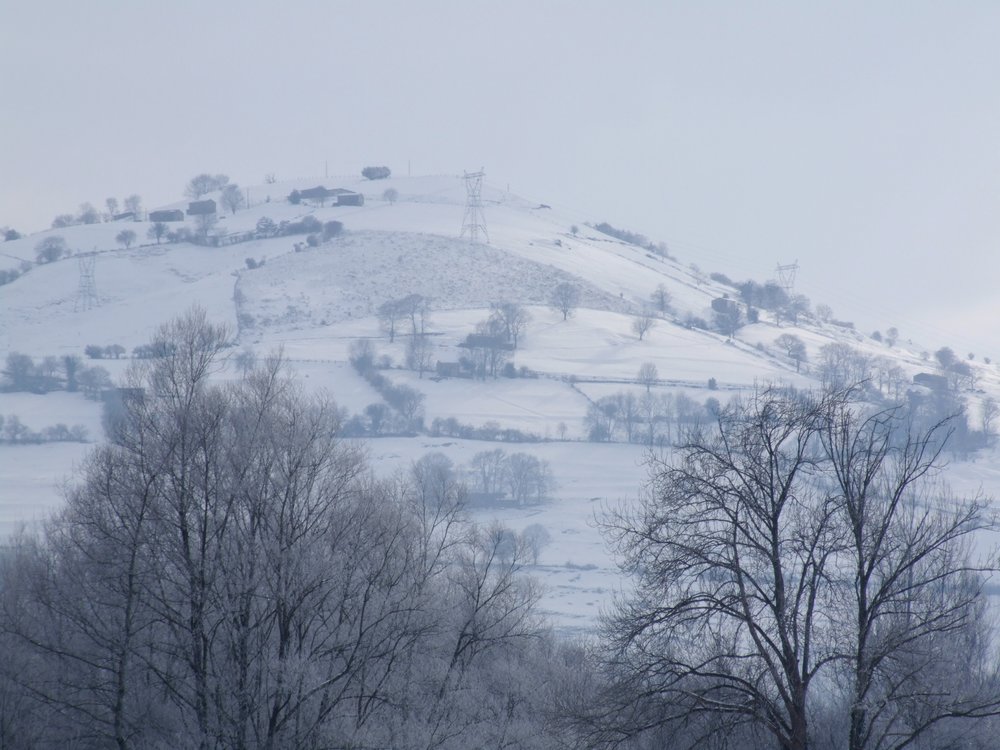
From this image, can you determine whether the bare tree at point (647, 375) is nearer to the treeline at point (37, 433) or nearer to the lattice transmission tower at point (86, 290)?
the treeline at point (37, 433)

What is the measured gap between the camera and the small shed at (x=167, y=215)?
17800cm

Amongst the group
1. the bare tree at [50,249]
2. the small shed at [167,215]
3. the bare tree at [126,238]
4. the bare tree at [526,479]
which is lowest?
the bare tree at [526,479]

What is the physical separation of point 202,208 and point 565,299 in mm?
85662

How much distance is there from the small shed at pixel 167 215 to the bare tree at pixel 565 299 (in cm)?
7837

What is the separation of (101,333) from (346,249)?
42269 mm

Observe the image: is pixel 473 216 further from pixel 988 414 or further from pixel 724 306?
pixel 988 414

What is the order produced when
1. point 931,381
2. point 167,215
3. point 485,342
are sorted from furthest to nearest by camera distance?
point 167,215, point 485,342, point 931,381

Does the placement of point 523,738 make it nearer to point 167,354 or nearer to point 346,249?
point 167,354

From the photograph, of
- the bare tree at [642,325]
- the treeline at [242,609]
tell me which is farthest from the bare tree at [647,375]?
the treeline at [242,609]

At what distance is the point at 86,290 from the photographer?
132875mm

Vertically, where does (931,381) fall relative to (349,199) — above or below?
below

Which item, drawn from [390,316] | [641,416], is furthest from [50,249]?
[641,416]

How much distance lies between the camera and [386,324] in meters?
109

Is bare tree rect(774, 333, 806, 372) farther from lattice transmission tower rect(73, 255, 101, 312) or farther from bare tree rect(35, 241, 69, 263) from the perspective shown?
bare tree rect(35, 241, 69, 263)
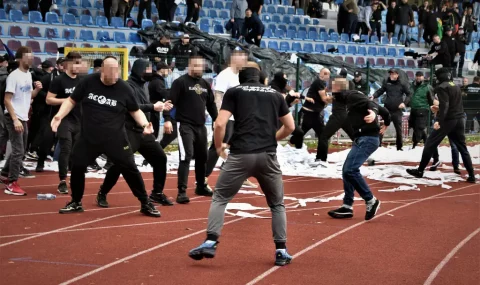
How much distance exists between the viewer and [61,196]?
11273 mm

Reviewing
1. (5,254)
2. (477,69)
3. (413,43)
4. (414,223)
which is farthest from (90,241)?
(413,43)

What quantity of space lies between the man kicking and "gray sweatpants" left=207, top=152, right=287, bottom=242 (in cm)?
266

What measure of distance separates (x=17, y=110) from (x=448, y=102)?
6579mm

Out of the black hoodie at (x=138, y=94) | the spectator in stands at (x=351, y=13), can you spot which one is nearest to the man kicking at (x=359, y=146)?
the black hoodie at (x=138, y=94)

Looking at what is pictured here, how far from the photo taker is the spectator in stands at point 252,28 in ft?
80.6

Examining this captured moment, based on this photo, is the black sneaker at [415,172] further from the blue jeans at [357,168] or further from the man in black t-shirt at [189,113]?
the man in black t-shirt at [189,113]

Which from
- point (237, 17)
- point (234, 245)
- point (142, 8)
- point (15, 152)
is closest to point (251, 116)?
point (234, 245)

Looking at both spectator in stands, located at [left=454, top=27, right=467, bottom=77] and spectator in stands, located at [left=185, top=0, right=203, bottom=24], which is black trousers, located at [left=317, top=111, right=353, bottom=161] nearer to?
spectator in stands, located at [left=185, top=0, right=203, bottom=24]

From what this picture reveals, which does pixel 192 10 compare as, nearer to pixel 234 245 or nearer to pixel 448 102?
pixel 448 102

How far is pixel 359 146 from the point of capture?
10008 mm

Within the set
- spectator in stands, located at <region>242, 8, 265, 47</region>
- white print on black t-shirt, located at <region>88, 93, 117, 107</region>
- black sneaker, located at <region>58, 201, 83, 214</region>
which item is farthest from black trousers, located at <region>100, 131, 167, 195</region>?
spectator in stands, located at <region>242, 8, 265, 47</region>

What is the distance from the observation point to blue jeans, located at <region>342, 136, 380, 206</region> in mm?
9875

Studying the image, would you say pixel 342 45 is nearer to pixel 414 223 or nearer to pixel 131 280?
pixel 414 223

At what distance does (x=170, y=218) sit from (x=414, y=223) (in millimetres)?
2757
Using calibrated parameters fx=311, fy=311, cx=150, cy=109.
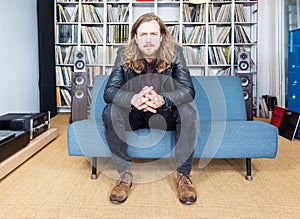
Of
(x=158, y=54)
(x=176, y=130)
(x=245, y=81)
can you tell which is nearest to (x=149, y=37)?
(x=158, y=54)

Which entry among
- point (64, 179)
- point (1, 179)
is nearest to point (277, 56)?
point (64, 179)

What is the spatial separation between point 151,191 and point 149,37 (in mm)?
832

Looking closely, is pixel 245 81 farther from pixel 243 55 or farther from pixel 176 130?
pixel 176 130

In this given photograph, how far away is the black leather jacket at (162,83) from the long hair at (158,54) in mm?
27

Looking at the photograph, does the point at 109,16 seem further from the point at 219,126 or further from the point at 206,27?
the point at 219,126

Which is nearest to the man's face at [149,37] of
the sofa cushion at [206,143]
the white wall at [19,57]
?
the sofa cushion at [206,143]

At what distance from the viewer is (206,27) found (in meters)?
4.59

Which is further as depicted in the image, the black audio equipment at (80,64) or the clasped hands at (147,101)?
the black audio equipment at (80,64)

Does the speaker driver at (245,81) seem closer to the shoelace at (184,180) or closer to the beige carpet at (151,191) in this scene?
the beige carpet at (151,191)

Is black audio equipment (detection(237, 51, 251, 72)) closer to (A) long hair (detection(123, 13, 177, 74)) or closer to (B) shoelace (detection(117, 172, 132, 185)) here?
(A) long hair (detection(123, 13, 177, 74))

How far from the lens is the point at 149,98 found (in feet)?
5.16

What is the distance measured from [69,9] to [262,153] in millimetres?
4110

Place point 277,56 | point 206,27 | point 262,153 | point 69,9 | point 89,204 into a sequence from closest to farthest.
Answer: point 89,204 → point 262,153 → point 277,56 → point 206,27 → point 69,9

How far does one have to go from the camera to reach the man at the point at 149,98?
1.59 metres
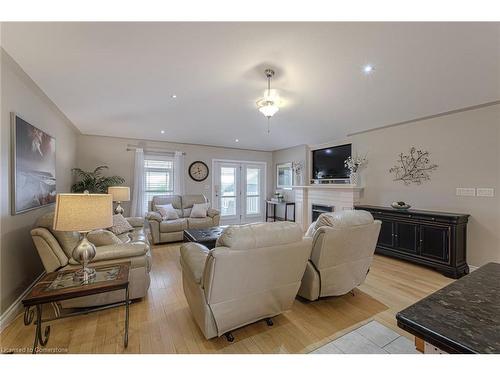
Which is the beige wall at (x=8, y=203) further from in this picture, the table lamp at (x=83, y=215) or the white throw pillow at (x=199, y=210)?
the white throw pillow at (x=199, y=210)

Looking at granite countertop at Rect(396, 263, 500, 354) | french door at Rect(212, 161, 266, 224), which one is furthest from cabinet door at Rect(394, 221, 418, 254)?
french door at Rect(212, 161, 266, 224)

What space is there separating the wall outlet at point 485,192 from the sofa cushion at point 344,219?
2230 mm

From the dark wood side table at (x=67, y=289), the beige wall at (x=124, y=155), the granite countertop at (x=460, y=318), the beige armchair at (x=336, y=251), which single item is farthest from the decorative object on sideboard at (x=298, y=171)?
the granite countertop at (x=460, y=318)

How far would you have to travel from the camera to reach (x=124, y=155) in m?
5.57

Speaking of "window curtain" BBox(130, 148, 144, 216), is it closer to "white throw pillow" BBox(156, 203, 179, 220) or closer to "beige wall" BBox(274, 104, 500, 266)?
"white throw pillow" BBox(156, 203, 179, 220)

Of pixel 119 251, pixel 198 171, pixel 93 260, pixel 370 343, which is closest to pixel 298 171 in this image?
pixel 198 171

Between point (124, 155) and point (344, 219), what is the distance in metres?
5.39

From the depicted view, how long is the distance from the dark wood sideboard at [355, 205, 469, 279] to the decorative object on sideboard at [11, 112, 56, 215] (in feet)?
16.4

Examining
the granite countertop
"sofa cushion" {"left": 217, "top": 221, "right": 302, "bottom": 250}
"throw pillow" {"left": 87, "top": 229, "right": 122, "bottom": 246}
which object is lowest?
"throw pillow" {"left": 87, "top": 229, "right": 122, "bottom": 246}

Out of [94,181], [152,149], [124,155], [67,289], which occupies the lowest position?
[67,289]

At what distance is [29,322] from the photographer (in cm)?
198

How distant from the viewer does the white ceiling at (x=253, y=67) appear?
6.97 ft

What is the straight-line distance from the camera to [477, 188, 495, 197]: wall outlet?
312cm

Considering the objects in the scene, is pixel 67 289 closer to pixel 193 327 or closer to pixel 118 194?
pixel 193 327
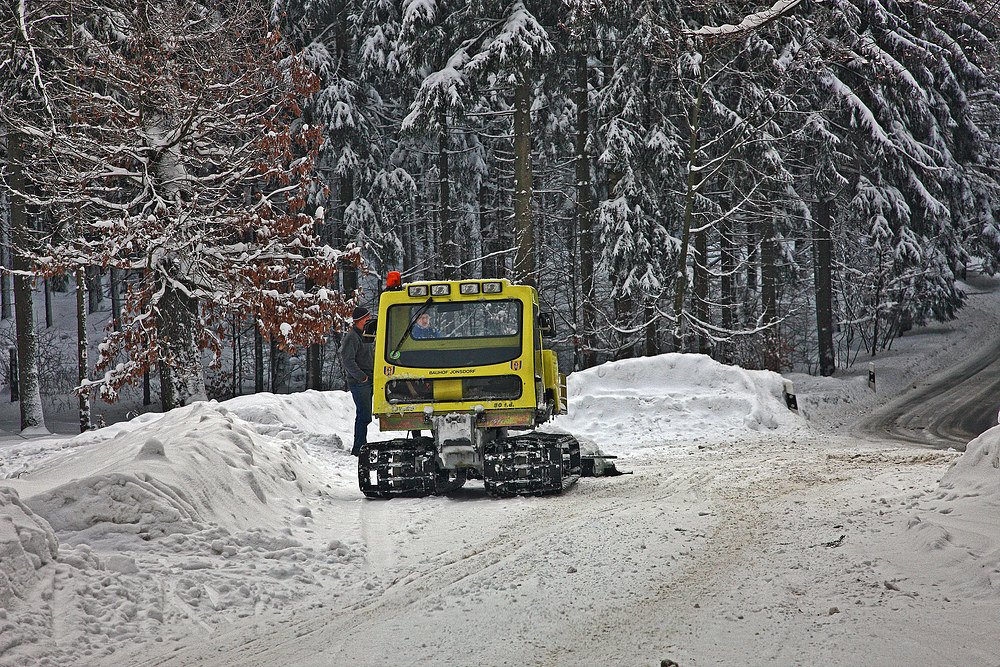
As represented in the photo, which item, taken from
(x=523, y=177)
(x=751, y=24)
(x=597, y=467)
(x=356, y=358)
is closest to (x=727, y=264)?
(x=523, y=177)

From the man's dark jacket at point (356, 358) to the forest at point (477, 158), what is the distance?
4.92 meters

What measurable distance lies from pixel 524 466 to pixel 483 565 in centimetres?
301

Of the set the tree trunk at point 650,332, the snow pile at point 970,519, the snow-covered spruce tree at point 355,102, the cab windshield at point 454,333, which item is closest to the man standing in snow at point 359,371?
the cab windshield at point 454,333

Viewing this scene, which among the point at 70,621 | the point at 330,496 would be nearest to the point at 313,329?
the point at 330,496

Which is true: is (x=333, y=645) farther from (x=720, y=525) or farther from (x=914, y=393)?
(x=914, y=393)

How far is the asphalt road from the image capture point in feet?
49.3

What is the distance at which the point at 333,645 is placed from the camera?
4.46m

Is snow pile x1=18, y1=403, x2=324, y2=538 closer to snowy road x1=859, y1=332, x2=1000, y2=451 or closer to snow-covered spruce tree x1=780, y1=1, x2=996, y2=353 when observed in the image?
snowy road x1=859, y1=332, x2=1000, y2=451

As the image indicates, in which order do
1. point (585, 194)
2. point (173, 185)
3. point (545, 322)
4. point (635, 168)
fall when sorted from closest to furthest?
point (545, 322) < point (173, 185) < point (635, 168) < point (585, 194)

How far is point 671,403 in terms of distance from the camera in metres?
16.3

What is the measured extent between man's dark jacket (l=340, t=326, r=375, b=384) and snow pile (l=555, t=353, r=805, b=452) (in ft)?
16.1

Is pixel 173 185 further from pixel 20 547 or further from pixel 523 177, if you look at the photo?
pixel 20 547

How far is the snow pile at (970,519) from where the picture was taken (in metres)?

──────────

* _REQUIRED TASK_
Please return every line from the entries above that contains the string "below".

* _WRITTEN REPLY_
Vertically, where does (931,381) fall relative to (349,199) — above or below?
below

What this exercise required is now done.